> **What you will do**
Word for word, please restate the lines from the beginning of the data through the line in which "A: Dasypus novemcinctus" appears.

> **Data under study**

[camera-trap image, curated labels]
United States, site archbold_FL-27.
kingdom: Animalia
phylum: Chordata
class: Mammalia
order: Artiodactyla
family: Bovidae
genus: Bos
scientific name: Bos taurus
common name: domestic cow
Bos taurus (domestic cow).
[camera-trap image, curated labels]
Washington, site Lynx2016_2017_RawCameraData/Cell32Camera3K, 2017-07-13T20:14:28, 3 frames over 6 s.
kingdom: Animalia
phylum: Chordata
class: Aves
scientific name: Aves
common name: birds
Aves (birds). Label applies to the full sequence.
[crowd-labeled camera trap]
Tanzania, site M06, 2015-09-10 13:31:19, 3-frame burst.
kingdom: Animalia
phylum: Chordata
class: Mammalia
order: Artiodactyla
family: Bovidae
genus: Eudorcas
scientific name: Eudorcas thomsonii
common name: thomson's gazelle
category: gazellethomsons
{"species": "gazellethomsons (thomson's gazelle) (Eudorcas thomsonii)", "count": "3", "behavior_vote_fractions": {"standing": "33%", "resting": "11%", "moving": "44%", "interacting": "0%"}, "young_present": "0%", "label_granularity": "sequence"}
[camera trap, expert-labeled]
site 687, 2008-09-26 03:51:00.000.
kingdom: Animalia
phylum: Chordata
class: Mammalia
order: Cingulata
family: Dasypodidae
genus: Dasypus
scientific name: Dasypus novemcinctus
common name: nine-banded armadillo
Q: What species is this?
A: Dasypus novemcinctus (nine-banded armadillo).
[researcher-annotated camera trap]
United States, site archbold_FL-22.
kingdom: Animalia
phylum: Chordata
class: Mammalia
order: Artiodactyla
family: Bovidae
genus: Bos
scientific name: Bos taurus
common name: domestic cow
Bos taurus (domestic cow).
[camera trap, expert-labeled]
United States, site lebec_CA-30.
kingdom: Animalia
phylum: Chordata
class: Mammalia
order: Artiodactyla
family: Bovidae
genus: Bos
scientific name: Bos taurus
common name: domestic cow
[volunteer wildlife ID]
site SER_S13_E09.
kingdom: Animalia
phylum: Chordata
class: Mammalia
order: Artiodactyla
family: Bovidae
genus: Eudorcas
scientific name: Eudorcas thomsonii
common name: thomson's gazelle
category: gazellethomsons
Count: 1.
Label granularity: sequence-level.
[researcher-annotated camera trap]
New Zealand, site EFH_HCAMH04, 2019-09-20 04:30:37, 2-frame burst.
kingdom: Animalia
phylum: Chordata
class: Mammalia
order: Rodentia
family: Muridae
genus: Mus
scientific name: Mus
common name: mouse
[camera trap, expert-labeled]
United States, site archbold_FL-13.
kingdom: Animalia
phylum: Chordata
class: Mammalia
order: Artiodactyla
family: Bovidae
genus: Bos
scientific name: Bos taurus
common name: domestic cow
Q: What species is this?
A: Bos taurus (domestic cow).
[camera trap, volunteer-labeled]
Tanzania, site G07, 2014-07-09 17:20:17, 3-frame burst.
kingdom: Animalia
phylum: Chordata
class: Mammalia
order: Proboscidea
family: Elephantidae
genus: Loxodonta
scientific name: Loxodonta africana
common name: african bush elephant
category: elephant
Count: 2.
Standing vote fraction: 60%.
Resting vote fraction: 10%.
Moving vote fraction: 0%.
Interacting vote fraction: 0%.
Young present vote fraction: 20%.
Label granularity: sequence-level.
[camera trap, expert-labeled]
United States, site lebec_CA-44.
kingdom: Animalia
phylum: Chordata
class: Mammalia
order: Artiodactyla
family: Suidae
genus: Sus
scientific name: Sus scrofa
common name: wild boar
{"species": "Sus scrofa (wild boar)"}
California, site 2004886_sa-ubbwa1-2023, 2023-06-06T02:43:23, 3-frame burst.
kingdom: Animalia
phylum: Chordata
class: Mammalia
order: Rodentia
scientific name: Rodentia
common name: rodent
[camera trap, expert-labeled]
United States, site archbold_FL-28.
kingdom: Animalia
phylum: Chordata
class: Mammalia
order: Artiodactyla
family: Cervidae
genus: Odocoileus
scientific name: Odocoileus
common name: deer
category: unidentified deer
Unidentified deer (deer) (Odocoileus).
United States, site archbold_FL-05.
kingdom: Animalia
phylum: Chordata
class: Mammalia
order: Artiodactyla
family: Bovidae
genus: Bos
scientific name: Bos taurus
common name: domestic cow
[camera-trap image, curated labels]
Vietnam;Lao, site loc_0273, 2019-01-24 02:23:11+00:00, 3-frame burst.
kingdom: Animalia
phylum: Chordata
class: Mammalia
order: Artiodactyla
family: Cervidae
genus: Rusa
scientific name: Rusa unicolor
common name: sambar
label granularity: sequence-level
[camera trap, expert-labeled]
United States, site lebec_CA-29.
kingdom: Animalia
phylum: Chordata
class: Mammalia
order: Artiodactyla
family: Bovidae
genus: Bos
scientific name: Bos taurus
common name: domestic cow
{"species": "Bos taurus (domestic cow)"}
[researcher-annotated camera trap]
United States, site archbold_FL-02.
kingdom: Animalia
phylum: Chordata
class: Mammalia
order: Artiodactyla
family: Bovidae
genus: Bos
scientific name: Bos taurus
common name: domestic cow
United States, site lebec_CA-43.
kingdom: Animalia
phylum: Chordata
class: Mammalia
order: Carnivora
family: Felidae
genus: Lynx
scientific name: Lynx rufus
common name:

> **Result of this exercise**
[camera-trap image, curated labels]
United States, site archbold_FL-27.
kingdom: Animalia
phylum: Chordata
class: Mammalia
order: Artiodactyla
family: Bovidae
genus: Bos
scientific name: Bos taurus
common name: domestic cow
Bos taurus (domestic cow).
[camera-trap image, curated labels]
Washington, site Lynx2016_2017_RawCameraData/Cell32Camera3K, 2017-07-13T20:14:28, 3 frames over 6 s.
kingdom: Animalia
phylum: Chordata
class: Aves
scientific name: Aves
common name: birds
Aves (birds). Label applies to the full sequence.
[crowd-labeled camera trap]
Tanzania, site M06, 2015-09-10 13:31:19, 3-frame burst.
kingdom: Animalia
phylum: Chordata
class: Mammalia
order: Artiodactyla
family: Bovidae
genus: Eudorcas
scientific name: Eudorcas thomsonii
common name: thomson's gazelle
category: gazellethomsons
{"species": "gazellethomsons (thomson's gazelle) (Eudorcas thomsonii)", "count": "3", "behavior_vote_fractions": {"standing": "33%", "resting": "11%", "moving": "44%", "interacting": "0%"}, "young_present": "0%", "label_granularity": "sequence"}
[camera trap, expert-labeled]
site 687, 2008-09-26 03:51:00.000.
kingdom: Animalia
phylum: Chordata
class: Mammalia
order: Cingulata
family: Dasypodidae
genus: Dasypus
scientific name: Dasypus novemcinctus
common name: nine-banded armadillo
Q: What species is this?
A: Dasypus novemcinctus (nine-banded armadillo).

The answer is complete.